Farmers have had to change, or are in the process of changing, the ways they handle tobacco on the farm, says J. Michael Moore, University of Georgia Extension tobacco agronomist.

“The tobacco industry has been facing many changes over the past few years,” says Moore. “The industry has been looking for more efficient ways to package, transport and market tobacco.”

Two of these changes have cost farmers extra time and money.

In the past, farmer brought their tobacco wrapped in sheets to warehouses, where the tobacco was sold. Now, tobacco companies prefer the tobacco in 750-pound square bales. To stay competitive, farmers have had to buy baling equipment.

After the first year, says Moore, most farmers say the baling requires as little or less labor than sheeting tobacco, and that bales are much easier to load and transport.

Before going to market, tobacco is cured in barns on the farm. Studies show that old curing practices increase the potential for certain carcinogens in tobacco. So, farmers have been asked to install equipment to reduce the risk of these carcinogens. Though some funds have been available to help, this still has cost farmers time and money.

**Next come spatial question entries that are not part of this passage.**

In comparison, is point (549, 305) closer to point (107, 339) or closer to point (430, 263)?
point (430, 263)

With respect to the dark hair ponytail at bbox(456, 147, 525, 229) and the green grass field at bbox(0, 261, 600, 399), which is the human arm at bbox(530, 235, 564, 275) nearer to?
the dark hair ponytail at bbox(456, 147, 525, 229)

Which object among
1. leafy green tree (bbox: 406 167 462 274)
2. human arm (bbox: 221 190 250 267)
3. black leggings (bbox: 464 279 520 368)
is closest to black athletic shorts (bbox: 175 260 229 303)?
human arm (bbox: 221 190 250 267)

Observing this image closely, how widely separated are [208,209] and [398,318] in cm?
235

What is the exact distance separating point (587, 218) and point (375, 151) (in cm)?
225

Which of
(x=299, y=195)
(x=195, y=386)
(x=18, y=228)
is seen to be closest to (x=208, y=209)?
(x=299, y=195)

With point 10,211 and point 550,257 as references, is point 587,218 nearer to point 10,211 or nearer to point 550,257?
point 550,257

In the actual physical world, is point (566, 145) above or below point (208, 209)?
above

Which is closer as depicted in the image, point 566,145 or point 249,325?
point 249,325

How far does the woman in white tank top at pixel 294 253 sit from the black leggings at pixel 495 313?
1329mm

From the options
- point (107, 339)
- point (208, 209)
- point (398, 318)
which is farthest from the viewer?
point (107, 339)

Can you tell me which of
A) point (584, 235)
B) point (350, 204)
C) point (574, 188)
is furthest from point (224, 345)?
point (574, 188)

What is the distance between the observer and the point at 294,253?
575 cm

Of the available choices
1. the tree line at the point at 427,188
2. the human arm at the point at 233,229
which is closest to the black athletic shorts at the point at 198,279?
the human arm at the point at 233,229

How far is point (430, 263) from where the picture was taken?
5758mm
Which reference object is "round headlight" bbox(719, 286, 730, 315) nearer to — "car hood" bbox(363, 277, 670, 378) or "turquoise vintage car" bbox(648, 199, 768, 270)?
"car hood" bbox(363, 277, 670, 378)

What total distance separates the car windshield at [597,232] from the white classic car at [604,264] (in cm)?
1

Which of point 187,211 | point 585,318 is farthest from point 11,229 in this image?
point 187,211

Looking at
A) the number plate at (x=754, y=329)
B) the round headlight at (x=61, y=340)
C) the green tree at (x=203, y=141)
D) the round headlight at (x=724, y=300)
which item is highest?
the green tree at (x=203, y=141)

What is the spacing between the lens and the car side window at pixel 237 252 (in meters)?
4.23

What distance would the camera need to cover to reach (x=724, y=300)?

The newest shift in the tobacco industry comes at the market. Instead of going to warehouses and buying tobacco at an auction, tobacco companies now want to direct contract with growers.

Direct contracting isn't new, says Moore. But it's expected to become more prevalent. Last year, Georgia had 18 warehouse auction sites. This year, it's expected to have only eight.

Moore advises farmers to know the specifics and consider the long-term implications before making a contract decision.

“But it won't have the profit of tobacco. The only alternative for tobacco is tobacco. It's a pretty emotional thing for some folks. Tobacco has paid the bills for a lot of years.”

With all of the changes to the industry, why don't tobacco farmers just grow something else?

“The farmers may try to grow other things,” says Givan. “But it won't have the profit of tobacco. The only alternative for tobacco is tobacco. It's a pretty emotional thing for some folks. Tobacco has paid the bills for a lot of years.”